Bush, 54, who has been in a halfway house since he pleaded guilty last summer to mail fraud and tax evasion charges, said he regretted his actions and any "humiliation and embarrassment" he caused the organization.
Several of Bush's former employees turned out for the sentencing. Jodee Jackson, a bookkeeper who discovered the crime, told the judge that Bush enriched himself while he was cutting staff and denying pay increases and holiday bonuses to deserving employees. "He has hurt and disappointed us deeply," she said. Bush was the petroleum trade group's president and link to Capitol Hill.
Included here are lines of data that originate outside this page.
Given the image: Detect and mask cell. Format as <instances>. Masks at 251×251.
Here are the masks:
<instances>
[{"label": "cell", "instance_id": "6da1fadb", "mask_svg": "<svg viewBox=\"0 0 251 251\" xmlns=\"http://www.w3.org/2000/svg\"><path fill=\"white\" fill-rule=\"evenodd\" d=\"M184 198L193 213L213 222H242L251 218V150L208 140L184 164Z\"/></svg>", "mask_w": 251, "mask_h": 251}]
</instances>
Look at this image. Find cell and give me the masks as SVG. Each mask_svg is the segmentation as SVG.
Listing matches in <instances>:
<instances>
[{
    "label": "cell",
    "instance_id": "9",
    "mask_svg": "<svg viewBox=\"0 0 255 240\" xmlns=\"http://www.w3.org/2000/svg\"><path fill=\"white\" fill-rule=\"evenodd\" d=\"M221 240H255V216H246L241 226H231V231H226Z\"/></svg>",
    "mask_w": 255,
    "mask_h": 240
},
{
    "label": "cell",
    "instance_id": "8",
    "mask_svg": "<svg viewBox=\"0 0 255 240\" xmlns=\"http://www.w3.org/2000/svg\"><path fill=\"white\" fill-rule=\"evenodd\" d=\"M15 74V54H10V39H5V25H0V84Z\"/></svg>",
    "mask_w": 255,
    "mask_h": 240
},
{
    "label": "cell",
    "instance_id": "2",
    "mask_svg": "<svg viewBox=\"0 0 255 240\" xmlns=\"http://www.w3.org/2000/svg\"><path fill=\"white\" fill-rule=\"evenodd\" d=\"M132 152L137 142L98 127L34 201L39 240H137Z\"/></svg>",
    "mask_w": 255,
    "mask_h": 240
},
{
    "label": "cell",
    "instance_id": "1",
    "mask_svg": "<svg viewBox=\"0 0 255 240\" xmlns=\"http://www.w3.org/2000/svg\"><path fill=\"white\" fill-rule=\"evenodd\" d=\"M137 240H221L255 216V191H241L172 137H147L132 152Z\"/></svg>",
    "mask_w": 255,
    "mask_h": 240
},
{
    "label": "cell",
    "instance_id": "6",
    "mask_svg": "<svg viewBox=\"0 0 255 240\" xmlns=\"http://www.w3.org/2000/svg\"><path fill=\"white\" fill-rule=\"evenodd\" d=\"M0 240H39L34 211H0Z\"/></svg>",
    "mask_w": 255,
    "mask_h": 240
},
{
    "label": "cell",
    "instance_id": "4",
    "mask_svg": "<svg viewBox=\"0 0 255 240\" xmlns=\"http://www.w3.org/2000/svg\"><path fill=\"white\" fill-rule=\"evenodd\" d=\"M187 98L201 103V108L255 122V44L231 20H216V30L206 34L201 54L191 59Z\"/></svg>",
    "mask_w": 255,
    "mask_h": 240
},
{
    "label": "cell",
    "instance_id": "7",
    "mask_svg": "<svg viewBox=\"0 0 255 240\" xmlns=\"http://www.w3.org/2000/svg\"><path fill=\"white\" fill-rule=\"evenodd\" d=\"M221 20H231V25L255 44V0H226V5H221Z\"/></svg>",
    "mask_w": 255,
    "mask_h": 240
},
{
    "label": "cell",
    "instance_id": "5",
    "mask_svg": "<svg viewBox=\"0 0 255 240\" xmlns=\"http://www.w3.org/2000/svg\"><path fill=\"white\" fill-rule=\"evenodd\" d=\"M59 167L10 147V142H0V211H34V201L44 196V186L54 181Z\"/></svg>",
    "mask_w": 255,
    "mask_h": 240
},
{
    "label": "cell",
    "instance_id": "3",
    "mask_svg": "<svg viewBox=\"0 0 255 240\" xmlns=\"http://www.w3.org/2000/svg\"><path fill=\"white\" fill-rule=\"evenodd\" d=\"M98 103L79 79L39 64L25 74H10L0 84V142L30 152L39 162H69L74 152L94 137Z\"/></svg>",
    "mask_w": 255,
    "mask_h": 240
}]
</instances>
He used his control over the association's operations to steal money, even though he was well-paid--he had a $300,000 salary and unlimited expenses--the employees said.
Assistant U.S. Attorney Virginia Cheatham said Bush created an elaborate trail of supporting documents to conceal his thefts, which came to light in February at the time of his ouster.
Bush eventually acknowledged to the FBI that he submitted false expenses for lobbying and other services that supposedly were provided by three consultants: James W. O. Rogers, a Colorado real estate agent; James Rosebush, former chief of staff to Nancy Reagan; and Kenneth Duberstein, a lobbyist and former chief of staff to President Ronald Reagan. The three men had no idea that Bush was cashing in on their names, Cheatham said.
Defense attorney William J. Murphy attributed Bush's actions to family turmoil, work pressures and emotional troubles. So far Bush has arranged to turn over $874,000 from the sale of property and the surrender of pension and retirement benefits.